29.9.07 : Le Tourbillon de la vie
En vélo, je vois le haut de la tour Saint Jacques. Elle commence à se dévêtir des bâches qui la recouvraient complètement pendant sa rénovation. Sa nouvelle clarté me fait la regarder avec attention, et puis je crois aussi que je suis de plus en plus sensible à l’architecture. Donc je la regarde. Et tout en haut sur la terrasse, je vois ce minuscule outil qui sert à mesurer le vent tourner à toute allure (un anémomètre donc - vous savez on dirait deux cuillères reliées par le manche et ça pivote autour d’un axe). Il y a du vent, c’est normal. Mais on le voit à peine d’où je suis. L’outil mesure le vent, mais pour qui ? Il remplit sa fonction à une centaine de mètres du sol, sur une plate-forme fréquentée par quelques oiseaux et parfois par un ouvrier. Il a été installé il y a cinq siècles et tourne toujours. Il est inutile. Comme le feu rouge d’une petite rue, entre trois et quatre heures du matin, qui continue de passer au vert, puis à l’orange. Pourquoi ne l’a-t-on pas enlevé ? Pourquoi l’aurait-on enlevé ? C’est un objet insignifiant.

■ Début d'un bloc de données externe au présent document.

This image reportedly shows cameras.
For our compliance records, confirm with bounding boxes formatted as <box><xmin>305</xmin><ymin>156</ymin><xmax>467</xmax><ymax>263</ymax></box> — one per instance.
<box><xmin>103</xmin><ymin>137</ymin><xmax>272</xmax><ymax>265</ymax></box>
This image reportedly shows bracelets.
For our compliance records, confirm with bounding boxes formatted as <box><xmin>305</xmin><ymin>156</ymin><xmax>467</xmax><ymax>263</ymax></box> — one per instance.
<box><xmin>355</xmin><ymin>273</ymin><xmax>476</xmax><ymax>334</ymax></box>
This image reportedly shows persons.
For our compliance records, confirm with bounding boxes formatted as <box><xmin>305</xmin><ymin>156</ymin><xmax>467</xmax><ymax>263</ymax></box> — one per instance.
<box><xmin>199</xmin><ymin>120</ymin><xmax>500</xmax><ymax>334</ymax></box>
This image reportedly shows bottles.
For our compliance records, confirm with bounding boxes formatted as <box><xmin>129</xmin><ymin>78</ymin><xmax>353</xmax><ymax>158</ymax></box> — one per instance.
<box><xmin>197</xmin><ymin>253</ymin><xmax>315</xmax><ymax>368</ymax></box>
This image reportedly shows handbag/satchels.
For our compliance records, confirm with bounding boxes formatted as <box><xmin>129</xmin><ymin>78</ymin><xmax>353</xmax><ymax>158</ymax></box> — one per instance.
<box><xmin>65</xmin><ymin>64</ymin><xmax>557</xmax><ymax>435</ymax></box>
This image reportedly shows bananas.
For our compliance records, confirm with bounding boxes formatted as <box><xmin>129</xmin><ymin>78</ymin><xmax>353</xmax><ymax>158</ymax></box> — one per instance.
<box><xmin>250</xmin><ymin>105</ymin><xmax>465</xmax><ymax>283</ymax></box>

Mais moi ça me fait quelque chose qu’il soit là encore. Comme si, finalement, il me faisait prendre conscience que tout s’enchaîne, que avant moi et mon vélo, il y a quelques siècles à cette même place il y avait un seigneur, en collants et collerette, qui regardait aussi ce morceau de ferraille tourner et qui avait peut-être le privilège de monter étudier les résultats... Quand il est mort, l’anémomètre n’a pas été enterré avec lui, c’est tout. Il a servi à d’autres – ou pas. Et puis un jour la tour n’a plus été fréquentée et personne ne s’en est plus soucié. Qui sait, il sera peut-être là encore dans cinq siècles ?

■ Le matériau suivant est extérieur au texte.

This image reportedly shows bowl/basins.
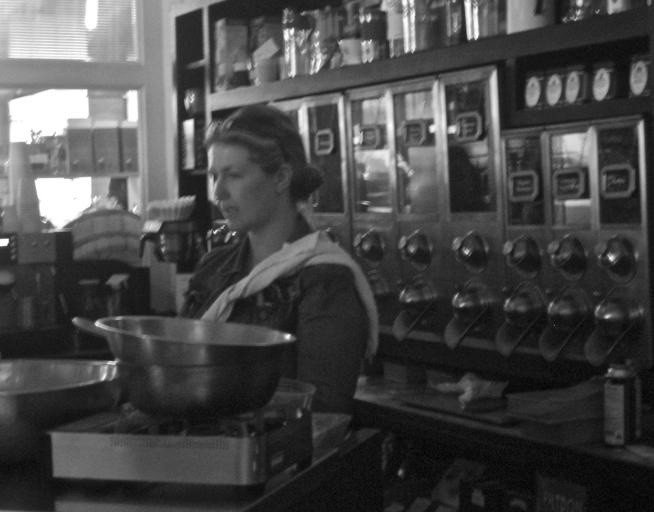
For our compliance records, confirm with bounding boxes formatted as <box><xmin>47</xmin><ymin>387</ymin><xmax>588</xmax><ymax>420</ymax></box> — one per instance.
<box><xmin>0</xmin><ymin>357</ymin><xmax>124</xmax><ymax>471</ymax></box>
<box><xmin>68</xmin><ymin>313</ymin><xmax>299</xmax><ymax>416</ymax></box>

Remarque, c’est peut-être au vent qu’il sert à présent ? Les choses se sont modifiées. Crécelle en métal pour faire passer le temps.
[Au moment où j’apporte les dernières corrections à ce texte pour le publier, et où je navigue sur internet pour connaître la date de construction de la tour Saint Jacques, j’apprends avec un certain dépit qu’une petite station météorologique a été installée sur la terrasse à la fin du XIXème siècle et qu’elle est toujours utilisée.
Voilà, il ne me faut pas grand chose pour monter un château de cartes. Mais avouez que vous aussi vous l’avez vu ce seigneur… Nos pensées seraient-elles plus sensibles que la réalité ?]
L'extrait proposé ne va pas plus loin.